Özdemirs verunglückter Testballon

Berlin · Die Doppelspitze gehört für die Grünen zum politischen Grundinventar. Nun stellte ausgerechnet Parteichef Cem Özdemir diese Gewissheit in Frage. Allerdings ohne eine erkennbare Strategie.

 Simone Peter und Cem Özdemir sind zwei Chefs mit oft sehr unterschiedlichen Ansichten. foto: dpa

Simone Peter und Cem Özdemir sind zwei Chefs mit oft sehr unterschiedlichen Ansichten. foto: dpa

Eine Frau, ein Mann, einer vom Linken- und einer vom Realo-Lager. Und am Besten noch aus Ost und West. Das ist die klassische Quotenregelung der Grünen. Die Doppelspitze und die Teilhabe des weiblichen Geschlechts sind dabei sogar in der Satzung geregelt. Befürworter dieses Strickmusters sehen darin zwei große Vorteile: Zum einen werde den Frauen der Aufstieg in die politischen Chef-Etagen geebnet. Zum anderen ließen sich damit die unterschiedlichen Strömungen innerhalb der Grünen besser unter einen Hut bringen.
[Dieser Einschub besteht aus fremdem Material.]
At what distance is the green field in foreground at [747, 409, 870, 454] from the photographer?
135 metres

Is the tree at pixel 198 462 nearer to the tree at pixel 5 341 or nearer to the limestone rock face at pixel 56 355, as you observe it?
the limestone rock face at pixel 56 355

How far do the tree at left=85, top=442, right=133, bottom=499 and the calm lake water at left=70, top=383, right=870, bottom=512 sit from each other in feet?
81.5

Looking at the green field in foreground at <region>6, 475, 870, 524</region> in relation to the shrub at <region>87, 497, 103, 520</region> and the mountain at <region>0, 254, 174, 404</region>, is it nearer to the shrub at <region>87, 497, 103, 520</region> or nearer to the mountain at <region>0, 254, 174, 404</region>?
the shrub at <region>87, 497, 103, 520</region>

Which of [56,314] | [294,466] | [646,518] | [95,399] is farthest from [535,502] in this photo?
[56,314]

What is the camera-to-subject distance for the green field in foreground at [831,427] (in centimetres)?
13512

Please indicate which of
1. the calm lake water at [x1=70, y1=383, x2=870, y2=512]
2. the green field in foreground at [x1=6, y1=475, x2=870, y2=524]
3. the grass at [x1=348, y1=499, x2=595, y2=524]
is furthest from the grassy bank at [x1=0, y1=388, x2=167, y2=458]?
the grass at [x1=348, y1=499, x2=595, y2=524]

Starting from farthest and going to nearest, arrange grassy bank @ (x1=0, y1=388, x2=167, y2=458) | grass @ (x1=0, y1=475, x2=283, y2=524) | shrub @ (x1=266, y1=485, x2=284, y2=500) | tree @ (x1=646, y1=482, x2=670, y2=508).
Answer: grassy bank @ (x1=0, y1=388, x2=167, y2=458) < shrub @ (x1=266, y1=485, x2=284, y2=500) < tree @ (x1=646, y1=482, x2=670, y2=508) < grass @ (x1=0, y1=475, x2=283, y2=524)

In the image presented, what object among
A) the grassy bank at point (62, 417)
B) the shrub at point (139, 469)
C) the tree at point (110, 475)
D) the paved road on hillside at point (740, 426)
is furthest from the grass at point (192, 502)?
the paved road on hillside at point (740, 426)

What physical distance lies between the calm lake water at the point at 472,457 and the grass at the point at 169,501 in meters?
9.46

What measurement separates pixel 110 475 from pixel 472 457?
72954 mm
Doch die Konstruktion hat auch ihre Schattenseiten. Das beklagte jetzt ihr Vorsitzender Cem Özdemir mit Verweis auf die Partei- und Fraktionsführung im Bund: "Die doppelte Doppelspitze der Grünen macht es nicht leichter, personelles Profil zu gewinnen und Auseinandersetzungen mit dem politischen Gegner zuzuspitzen", wurde er in einem Zeitungsbeitrag zitiert.
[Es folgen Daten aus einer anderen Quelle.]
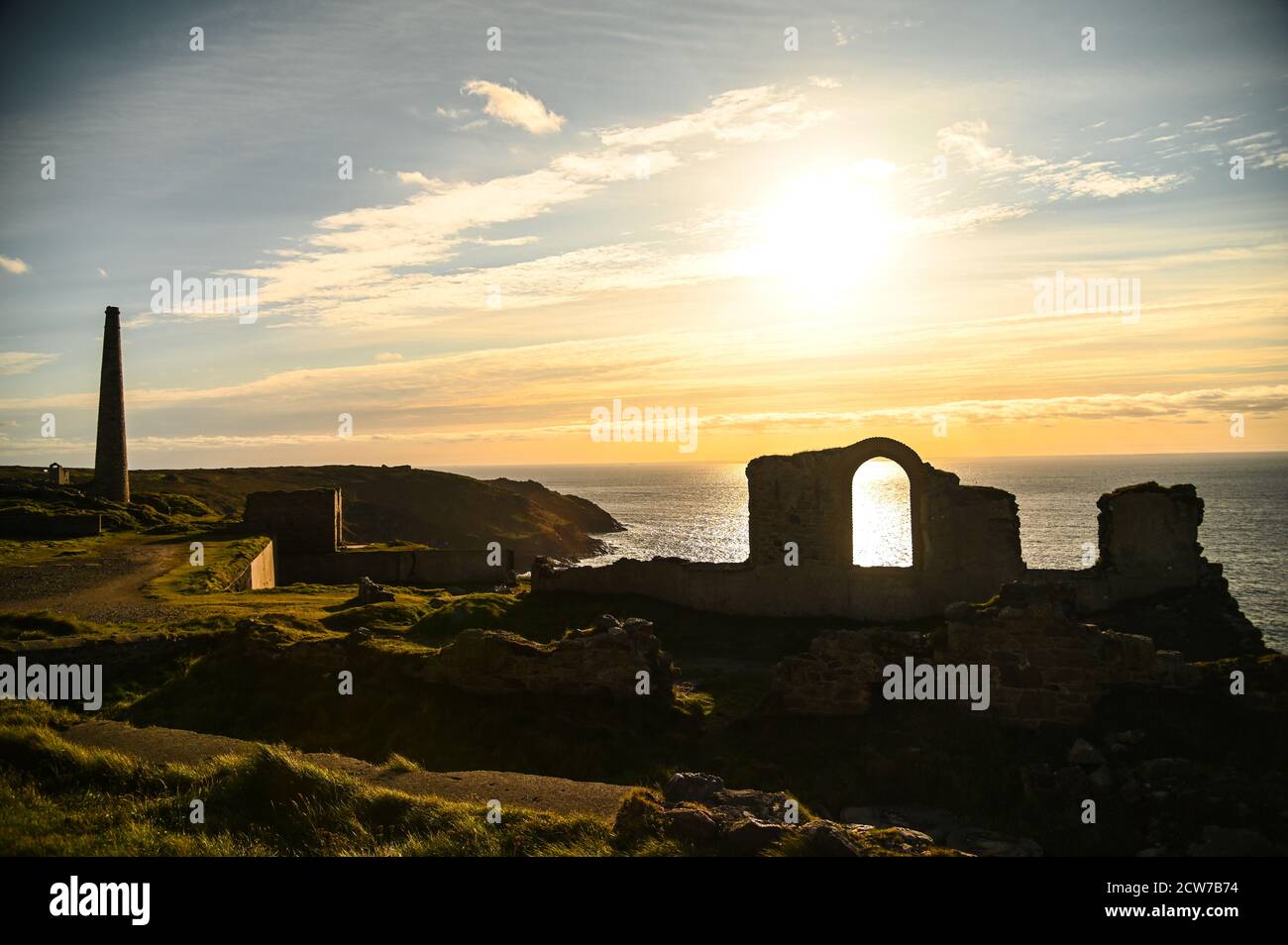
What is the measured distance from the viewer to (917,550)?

Prompt brach ein innerparteilicher Sturm der Entrüstung los. Co-Chefin Simone Peter , die den linken Flügel repräsentiert, bekräftigte gestern noch einmal ihre Gegenposition: "Die Doppelspitze bleibt, die Quotierung bleibt. Und das ist auch gut so." Andere sprachen von einer "unsinnigen Debatte". Offiziell gaben Özdemir nur wenige Grüne vorbehaltlos Recht. "Ich halte es für überholt, dass alle Posten danach austariert sein müssen, ob jemand von diesem oder jenem Flügel kommt. Besser ist es doch, dass Personen in der Lage sind, den gesamten Laden zu integrieren", sagte der Grünen-Abgeordnete Dieter Janecek der SZ.
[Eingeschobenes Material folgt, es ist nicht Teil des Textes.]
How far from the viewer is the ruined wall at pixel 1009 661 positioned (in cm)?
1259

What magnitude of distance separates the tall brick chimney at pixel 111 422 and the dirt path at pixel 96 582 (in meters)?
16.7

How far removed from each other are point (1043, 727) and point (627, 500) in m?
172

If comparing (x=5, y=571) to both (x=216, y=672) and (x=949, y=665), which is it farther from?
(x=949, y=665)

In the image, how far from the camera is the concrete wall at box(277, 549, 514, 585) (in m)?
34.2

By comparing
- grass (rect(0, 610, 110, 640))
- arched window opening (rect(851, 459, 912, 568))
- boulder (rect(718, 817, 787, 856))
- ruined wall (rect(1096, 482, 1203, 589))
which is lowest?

Und eben genau daran krankt es tatsächlich bei den Grünen. Das zeigte sich etwa bei der Debatte über deutsche Waffenlieferungen an die Kurden im Norden Iraks. Während Peter den Rüstungsexport als einen Beitrag zur Destabilisierung der Region brandmarkte, konterte Özdemir, Deutschland dürfe nicht abseits stehen, wenn andere westliche Staaten Waffen schickten. Offene Meinungsverschiedenheiten zwischen den beiden Grünen-Chefs sowie den Fraktionsspitzen Katrin Göring-Eckardt und Toni Hofreiter gab es auch schon in der Steuerpolitik und der Frage künftiger Koalitionspartner.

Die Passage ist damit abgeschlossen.